でも新年はなにか佇まいをしっかりせねばといまも思う。
若い頃は「今年は日記をつけよう」と思って新年に新しいノートを買って書き始めるのだが、1月の真ん中ぐらいでいつも終わってしまった。
そしてもうひとつ、新年になると想い出すのが亡くなった父親のことだ。
元旦の朝、風呂に入ってお袋が作ったおせち料理やお雑煮を前に食卓の座布団に座っていると、父親がやってきて短い新年の挨拶のようなことを言ってそれが終わるとみんなで料理を食べ始める。
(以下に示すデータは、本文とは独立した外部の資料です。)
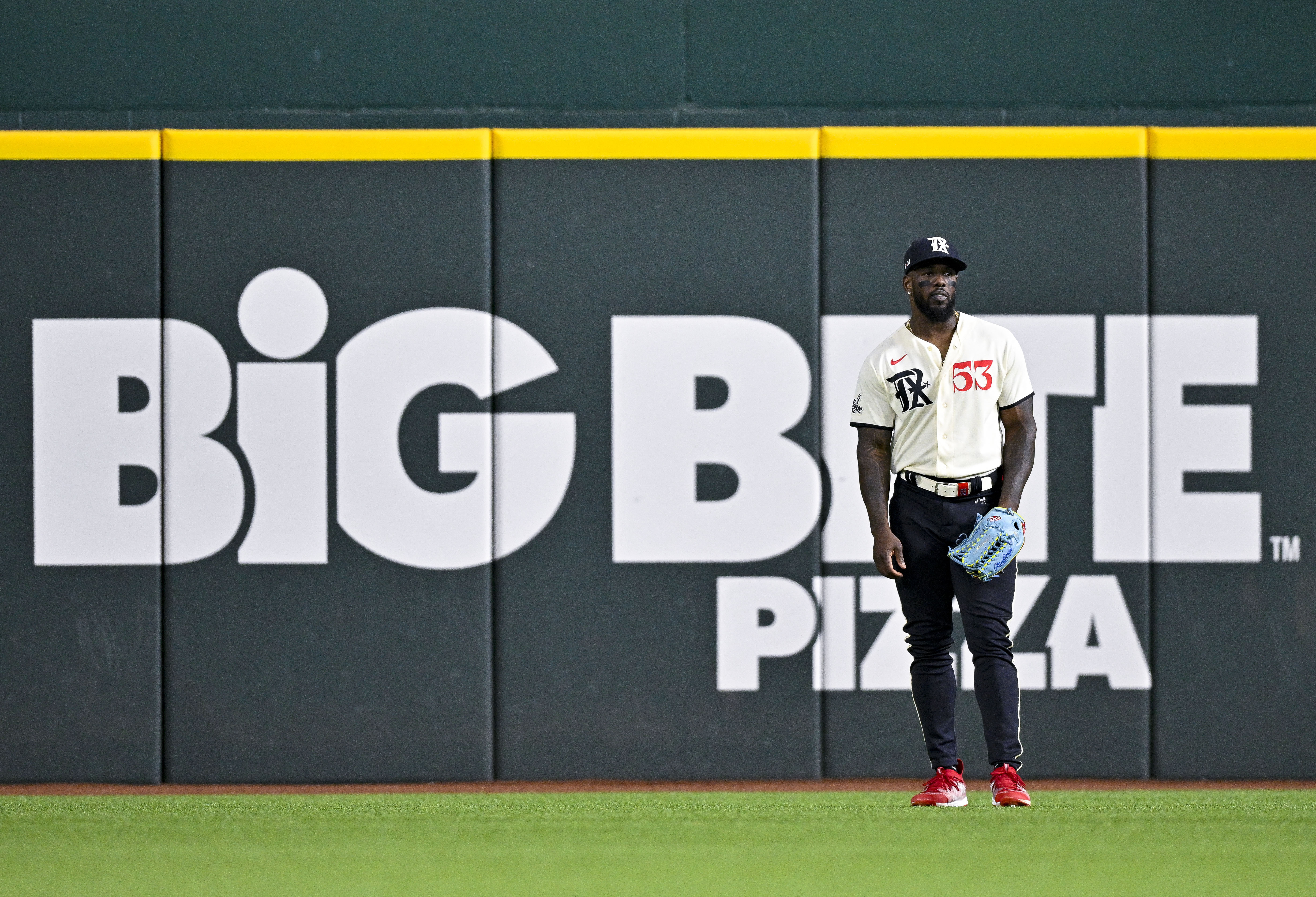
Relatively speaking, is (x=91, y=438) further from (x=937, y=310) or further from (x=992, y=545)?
(x=992, y=545)

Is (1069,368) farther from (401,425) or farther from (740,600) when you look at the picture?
(401,425)

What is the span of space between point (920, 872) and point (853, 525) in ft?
7.26

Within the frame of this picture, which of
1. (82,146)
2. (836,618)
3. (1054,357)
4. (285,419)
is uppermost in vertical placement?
(82,146)

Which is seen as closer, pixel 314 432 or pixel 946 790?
pixel 946 790

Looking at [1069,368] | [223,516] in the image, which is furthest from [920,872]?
[223,516]

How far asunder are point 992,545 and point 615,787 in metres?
2.00

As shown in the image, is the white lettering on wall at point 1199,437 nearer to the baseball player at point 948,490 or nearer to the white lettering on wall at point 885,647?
the white lettering on wall at point 885,647

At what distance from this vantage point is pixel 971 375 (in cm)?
395

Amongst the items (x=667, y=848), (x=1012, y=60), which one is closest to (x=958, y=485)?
(x=667, y=848)

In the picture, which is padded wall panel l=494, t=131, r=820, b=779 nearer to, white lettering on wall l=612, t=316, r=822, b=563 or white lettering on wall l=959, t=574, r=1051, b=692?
white lettering on wall l=612, t=316, r=822, b=563

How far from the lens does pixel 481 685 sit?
5.26 m

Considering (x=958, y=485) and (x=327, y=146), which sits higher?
(x=327, y=146)

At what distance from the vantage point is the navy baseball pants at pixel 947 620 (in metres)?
3.90

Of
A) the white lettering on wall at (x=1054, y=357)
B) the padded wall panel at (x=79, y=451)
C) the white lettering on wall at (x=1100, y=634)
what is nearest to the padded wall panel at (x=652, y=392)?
Answer: the white lettering on wall at (x=1054, y=357)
しばらくすると親父が丹前の袂からお年玉を出して、僕と兄は「ありがとうございます」と言って受け取る。
ひとしきり料理を食べて父親が酒を飲み終わると、家族で神社に参拝にいく。
帰ってくると親父はまた酒を飲み、僕らはみかんを食べながらテレビを見る。
おふくろはずっと台所にいたような気がする。
元旦の日は友達の家に行くのは禁じられていたし、誰かが訪ねてくることもなかった。
「元旦は家で大人しくしているものだ」と父親に言われていた。
夕方になると父は再び風呂に入って夕食を食べ、新聞や届いた年賀状を見ながらずっと飲み続ける。
そのダラダラと飲むことが母は嫌いで台所で愚痴っていた。
父は子供と一緒に凧揚げをするとか歌留多をするとかない人だった。
正月は夜更かしを許されていたので眠い目をこすってテレビを見ていたが、子供たちと一緒に見て大笑いする父ではなかった。
そして、寝るために父の部屋の前を通ると、父は布団の上にお盆に載ったウィスキーを置いて、ちびちび飲みながら本を読んでいた。それはいつものことだったが・・・。
いま思う・・・・父は子供のことを、僕のことをどう思っていたのだろう。
正月になるといつもそう思う。

2018年1月2日近所の神社に参拝に行き、帰り近所を散歩した。
神様への頼み事は健康だけ。
きれいな正月の空を見れるだけでも幸せに思う。